# Arboria Demo

Importing useful libs :

In [1]:
import numpy as np
from sklearn.datasets import load_breast_cancer
from sklearn.model_selection import train_test_split

Importing arboria :

In [2]:
from arboria import DecisionTree, RandomForest, accuracy

Creating dataset :

In [3]:
bc = load_breast_cancer()
X = bc.data.astype(np.float32)  
y = bc.target.astype(np.int32) 

print("Breast Cancer Wisconsin Dataset")
print(f"Number of samples : {X.shape[0]}")
print(f"Number of features : {X.shape[1]}")
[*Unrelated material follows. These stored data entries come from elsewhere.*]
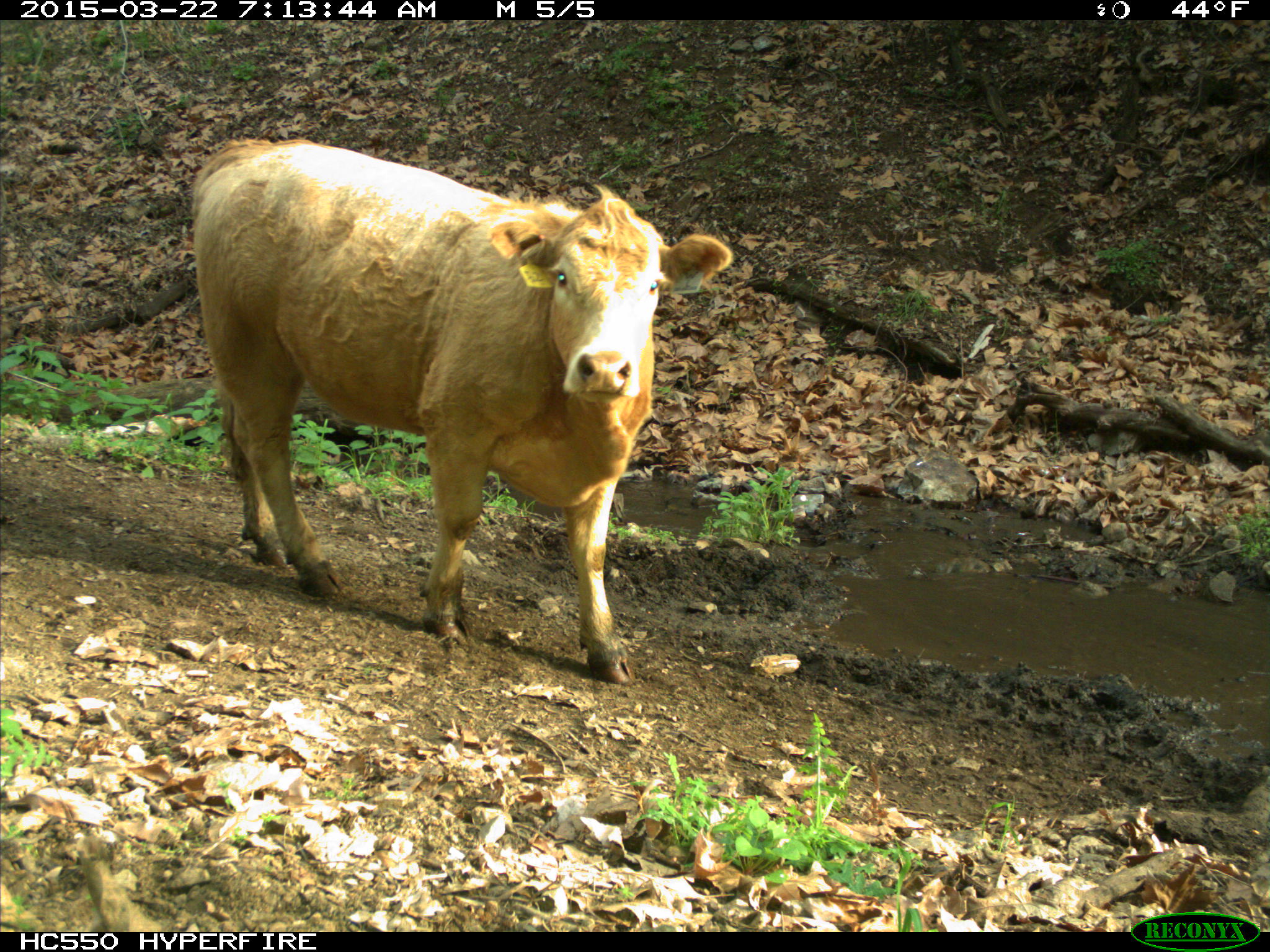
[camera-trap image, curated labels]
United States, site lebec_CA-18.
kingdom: Animalia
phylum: Chordata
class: Mammalia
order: Artiodactyla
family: Bovidae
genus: Bos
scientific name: Bos taurus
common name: domestic cow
Bos taurus (domestic cow).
Breast Cancer Wisconsin Dataset
Number of samples : 569
Number of features : 30


In [4]:
x_train, x_test, y_train, y_test = train_test_split(X,y, random_state=10)

### DecisionTree

DecisionTree with default hyperparameters
- **max_depth** by default is set to None (no depth limits)
- **min_sample_split** by default is set to None (no minimum sample per leaf limit)

In [5]:
tree = DecisionTree()
tree.fit(x_train, y_train, criterion="gini")

In [6]:
train_pred = tree.predict(x_train)
training_acc = accuracy(train_pred, y_train)

In [7]:
tree_pred = tree.predict(x_test)
testing_acc = accuracy(tree_pred, y_test)

In [8]:
print("DecisionTree :")
print(f"Training accuracy : {training_acc:.2f}")
print(f"Testing accuracy : {testing_acc:.2f}")

DecisionTree :
Training accuracy : 1.00
Testing accuracy : 0.92


With no depth limit and no constraint on the minimum number of samples per leaf, decision tree models tend to overfit

#### DecisionTree with hyperparameters

In [9]:
param_tree = DecisionTree(max_depth=5, min_sample_split=10)
param_tree.fit(x_train, y_train)

In [10]:
train_pred = param_tree.predict(x_train)
training_acc = accuracy(train_pred, y_train)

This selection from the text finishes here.